* [Text excerpt]
To increase the usability of PreSIL for researchers, the data is formatted to be compatible with the KITTI dataset [3], a widely used dataset for autonomous vehicle perception. New labelling conventions are created whenever it is necessary. When there is an opportunity to create new annotations and sensory data not provided in KITTI, these are also included. Unfortunately, due to the limitations of what is possible (either through functionality or knowledge of the functionality) in GTA V, some data elements need to be approximated. This section details the capturing process, challenges encountered, limitations of the tools provided, and the format of new data.

III-A Capturing Process

Our data capturing process is based on DeepGTAV’s approach222https://github.com/aitorzip/DeepGTAV for creating a scenario, driving autonomously, and retrieving object information. We also use the native code section of GTAVisionExport333https://github.com/umautobots/GTAVisionExport for collecting depth and stencil information. Both of these repositories use Script Hook V444http://www.dev-c.com/gtav/scripthookv/ to interact with GTA V.

The camera is placed in the same position as the LiDAR scanner. This is not consistent with a realistic sensor configuration but is necessary when obtaining depth information for LiDAR point clouds as the depth buffer is generated from the camera perspective. The vehicle used is the “ingot” model; a station wagon which closely resembles the Volkswagon Passat used in the KITTI dataset. The position of the in-game camera and LiDAR is set to match the positioning of the Velodyne LiDAR scanner from the KITTI setup [17] as closely as possible.

* [Challenge] In the excerpt on the PreSIL data capture, which in-game vehicle model is used?

* [Dataset rows]
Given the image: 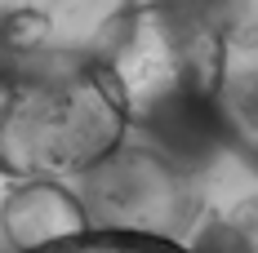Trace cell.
Listing matches in <instances>:
<instances>
[{
  "label": "cell",
  "instance_id": "8992f818",
  "mask_svg": "<svg viewBox=\"0 0 258 253\" xmlns=\"http://www.w3.org/2000/svg\"><path fill=\"white\" fill-rule=\"evenodd\" d=\"M23 253H196L169 240V235H143V231H111V227H85L67 240H53L40 249H23Z\"/></svg>",
  "mask_w": 258,
  "mask_h": 253
},
{
  "label": "cell",
  "instance_id": "7a4b0ae2",
  "mask_svg": "<svg viewBox=\"0 0 258 253\" xmlns=\"http://www.w3.org/2000/svg\"><path fill=\"white\" fill-rule=\"evenodd\" d=\"M76 182L89 227L178 240V231H187L196 218V187L187 164L156 142H138V147L120 142Z\"/></svg>",
  "mask_w": 258,
  "mask_h": 253
},
{
  "label": "cell",
  "instance_id": "3957f363",
  "mask_svg": "<svg viewBox=\"0 0 258 253\" xmlns=\"http://www.w3.org/2000/svg\"><path fill=\"white\" fill-rule=\"evenodd\" d=\"M143 0H0V62L111 58Z\"/></svg>",
  "mask_w": 258,
  "mask_h": 253
},
{
  "label": "cell",
  "instance_id": "277c9868",
  "mask_svg": "<svg viewBox=\"0 0 258 253\" xmlns=\"http://www.w3.org/2000/svg\"><path fill=\"white\" fill-rule=\"evenodd\" d=\"M196 27L218 62V129L258 169V0H165Z\"/></svg>",
  "mask_w": 258,
  "mask_h": 253
},
{
  "label": "cell",
  "instance_id": "5b68a950",
  "mask_svg": "<svg viewBox=\"0 0 258 253\" xmlns=\"http://www.w3.org/2000/svg\"><path fill=\"white\" fill-rule=\"evenodd\" d=\"M85 227L89 218H85L80 196L67 191L58 178H18V187L0 204V231L14 244V253L67 240Z\"/></svg>",
  "mask_w": 258,
  "mask_h": 253
},
{
  "label": "cell",
  "instance_id": "6da1fadb",
  "mask_svg": "<svg viewBox=\"0 0 258 253\" xmlns=\"http://www.w3.org/2000/svg\"><path fill=\"white\" fill-rule=\"evenodd\" d=\"M125 133L129 107L111 62H0V174L80 178Z\"/></svg>",
  "mask_w": 258,
  "mask_h": 253
}]
</instances>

* [Written solution] The "ingot" model, a station wagon that closely resembles the Volkswagen Passat used in the KITTI dataset.